# [Fonte]
Reunião de Estudo: Livro dos Espíritos (37)

Ano VI - 12/12/2010
CAPÍTULO III - DA CRIAÇÃO

58. Os mundos mais afastados do Sol estarão privados de luz e calor, por motivo de
esse astro se lhes mostrar apenas com a aparência de uma estrela?
“Pensais então que não há outras fontes de luz e calor além do Sol e em nenhuma
conta tendes a eletricidade que, em certos mundos, desempenha um papel que desconheceis
e bem mais importante do que o que lhe cabe desempenhar na Terra? Demais, não dissemos que todos os seres são feitos de igual matéria que vós outros e com órgãos de conformação idêntica à dos vossos.”

# [Exercício]
Copie o trecho do texto que começa com as palavras "Ano VI - 12/12/2010" e termina com "de uma estrela?", substituindo "astro" por "corpo celeste".

# [Listagem de dados]
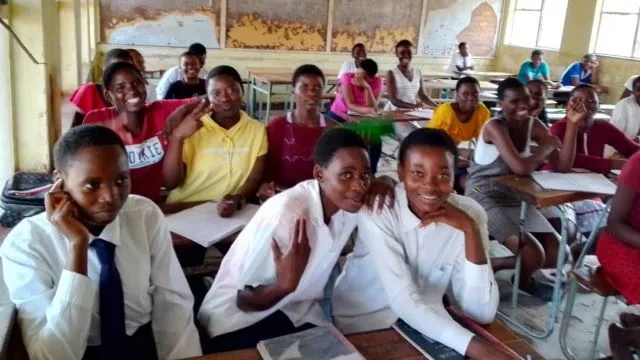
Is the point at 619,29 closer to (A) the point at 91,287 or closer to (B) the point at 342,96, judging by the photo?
(B) the point at 342,96

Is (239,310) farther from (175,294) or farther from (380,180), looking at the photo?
(380,180)

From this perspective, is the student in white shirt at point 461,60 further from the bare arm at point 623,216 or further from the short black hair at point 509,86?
the bare arm at point 623,216

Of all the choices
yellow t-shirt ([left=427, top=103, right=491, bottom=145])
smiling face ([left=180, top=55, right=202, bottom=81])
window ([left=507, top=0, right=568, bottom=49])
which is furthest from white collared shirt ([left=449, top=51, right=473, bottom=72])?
smiling face ([left=180, top=55, right=202, bottom=81])

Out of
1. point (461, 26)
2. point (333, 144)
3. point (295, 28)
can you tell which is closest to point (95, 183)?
point (333, 144)

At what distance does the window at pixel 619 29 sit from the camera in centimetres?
864

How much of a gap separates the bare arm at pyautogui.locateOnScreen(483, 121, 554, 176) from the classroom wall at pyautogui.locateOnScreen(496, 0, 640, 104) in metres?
6.63

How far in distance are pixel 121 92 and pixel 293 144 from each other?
30.7 inches

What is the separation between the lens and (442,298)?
164 cm

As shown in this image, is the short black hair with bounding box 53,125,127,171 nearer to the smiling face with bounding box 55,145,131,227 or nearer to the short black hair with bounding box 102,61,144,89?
the smiling face with bounding box 55,145,131,227

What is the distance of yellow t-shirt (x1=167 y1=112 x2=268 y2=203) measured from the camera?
2.49m

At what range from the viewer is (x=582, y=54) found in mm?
9484

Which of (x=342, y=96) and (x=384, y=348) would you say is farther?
(x=342, y=96)

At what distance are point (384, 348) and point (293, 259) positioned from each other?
358 mm

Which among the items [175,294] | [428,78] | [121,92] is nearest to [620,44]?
[428,78]
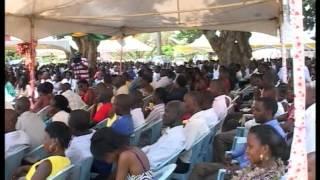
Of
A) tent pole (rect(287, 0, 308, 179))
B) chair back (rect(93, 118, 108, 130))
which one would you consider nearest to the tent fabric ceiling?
chair back (rect(93, 118, 108, 130))

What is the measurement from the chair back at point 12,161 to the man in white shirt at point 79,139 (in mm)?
475

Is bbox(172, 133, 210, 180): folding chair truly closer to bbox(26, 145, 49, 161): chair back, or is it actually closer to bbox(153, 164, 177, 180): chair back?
bbox(153, 164, 177, 180): chair back

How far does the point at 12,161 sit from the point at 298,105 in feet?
8.60

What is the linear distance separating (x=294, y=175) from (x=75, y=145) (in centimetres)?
212

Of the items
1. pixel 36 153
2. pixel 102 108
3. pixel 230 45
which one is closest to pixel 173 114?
pixel 36 153

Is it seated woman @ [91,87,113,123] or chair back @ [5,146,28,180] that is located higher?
seated woman @ [91,87,113,123]

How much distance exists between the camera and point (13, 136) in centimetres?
455

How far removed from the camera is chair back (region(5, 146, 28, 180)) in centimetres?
429

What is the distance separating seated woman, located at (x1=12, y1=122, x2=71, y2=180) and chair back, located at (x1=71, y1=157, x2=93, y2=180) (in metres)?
0.15

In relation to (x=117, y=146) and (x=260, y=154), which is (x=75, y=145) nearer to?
(x=117, y=146)

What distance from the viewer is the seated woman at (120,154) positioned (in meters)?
3.56

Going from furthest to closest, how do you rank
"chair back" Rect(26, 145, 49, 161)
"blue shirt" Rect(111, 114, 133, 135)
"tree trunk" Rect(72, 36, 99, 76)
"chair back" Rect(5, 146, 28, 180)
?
"tree trunk" Rect(72, 36, 99, 76) → "blue shirt" Rect(111, 114, 133, 135) → "chair back" Rect(26, 145, 49, 161) → "chair back" Rect(5, 146, 28, 180)

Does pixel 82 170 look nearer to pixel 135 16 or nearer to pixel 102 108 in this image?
pixel 102 108

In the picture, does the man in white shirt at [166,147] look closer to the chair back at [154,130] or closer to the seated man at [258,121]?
the seated man at [258,121]
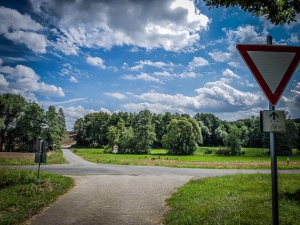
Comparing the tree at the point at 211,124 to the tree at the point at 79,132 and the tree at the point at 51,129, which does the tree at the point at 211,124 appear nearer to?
the tree at the point at 79,132

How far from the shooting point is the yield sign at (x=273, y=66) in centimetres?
280

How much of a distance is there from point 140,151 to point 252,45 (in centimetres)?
6951

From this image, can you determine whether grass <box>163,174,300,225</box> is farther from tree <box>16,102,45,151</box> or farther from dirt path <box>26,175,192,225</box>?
tree <box>16,102,45,151</box>

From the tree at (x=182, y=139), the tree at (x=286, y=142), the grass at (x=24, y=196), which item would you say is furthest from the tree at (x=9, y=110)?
the tree at (x=286, y=142)

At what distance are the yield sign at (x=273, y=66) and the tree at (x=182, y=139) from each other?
64218 mm

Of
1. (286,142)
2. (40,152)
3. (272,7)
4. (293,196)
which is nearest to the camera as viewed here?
(272,7)

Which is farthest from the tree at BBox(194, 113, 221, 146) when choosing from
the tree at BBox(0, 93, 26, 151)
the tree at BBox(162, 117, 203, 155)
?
the tree at BBox(0, 93, 26, 151)

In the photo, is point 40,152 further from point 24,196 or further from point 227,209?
point 227,209

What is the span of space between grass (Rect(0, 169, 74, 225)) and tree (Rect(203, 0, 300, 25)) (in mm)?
7737

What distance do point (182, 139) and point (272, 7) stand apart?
6344 centimetres

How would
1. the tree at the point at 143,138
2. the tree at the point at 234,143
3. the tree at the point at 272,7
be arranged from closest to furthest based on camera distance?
the tree at the point at 272,7 → the tree at the point at 234,143 → the tree at the point at 143,138

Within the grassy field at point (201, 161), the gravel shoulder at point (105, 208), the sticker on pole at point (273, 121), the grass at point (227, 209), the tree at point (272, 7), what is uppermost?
the tree at point (272, 7)

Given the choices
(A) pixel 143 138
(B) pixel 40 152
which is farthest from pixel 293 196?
(A) pixel 143 138

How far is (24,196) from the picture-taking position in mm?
9141
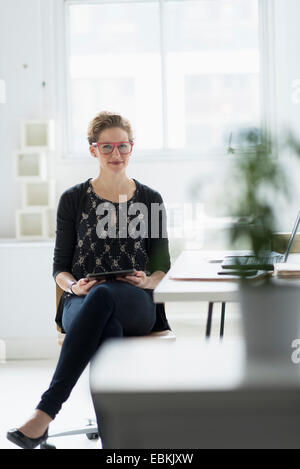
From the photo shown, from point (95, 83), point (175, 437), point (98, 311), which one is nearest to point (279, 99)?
point (95, 83)

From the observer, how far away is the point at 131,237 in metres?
2.75

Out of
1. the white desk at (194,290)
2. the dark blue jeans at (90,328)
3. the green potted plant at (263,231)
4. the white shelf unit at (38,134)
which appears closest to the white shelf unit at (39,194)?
the white shelf unit at (38,134)

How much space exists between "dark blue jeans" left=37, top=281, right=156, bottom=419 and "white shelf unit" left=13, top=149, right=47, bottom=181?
226 cm

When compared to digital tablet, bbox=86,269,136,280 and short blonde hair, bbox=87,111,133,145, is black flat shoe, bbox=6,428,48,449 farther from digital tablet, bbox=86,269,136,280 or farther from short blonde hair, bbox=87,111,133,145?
short blonde hair, bbox=87,111,133,145

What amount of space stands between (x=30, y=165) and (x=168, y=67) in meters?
1.14

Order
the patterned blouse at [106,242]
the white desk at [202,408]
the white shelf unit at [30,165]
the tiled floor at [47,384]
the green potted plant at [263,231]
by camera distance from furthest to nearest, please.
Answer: the white shelf unit at [30,165] → the tiled floor at [47,384] → the patterned blouse at [106,242] → the green potted plant at [263,231] → the white desk at [202,408]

# [Resposta]
Ano VI - 12/12/2010
CAPÍTULO III - DA CRIAÇÃO

58. Os mundos mais afastados do Sol estarão privados de luz e calor, por motivo de
esse corpo celeste se lhes mostrar apenas com a aparência de uma estrela?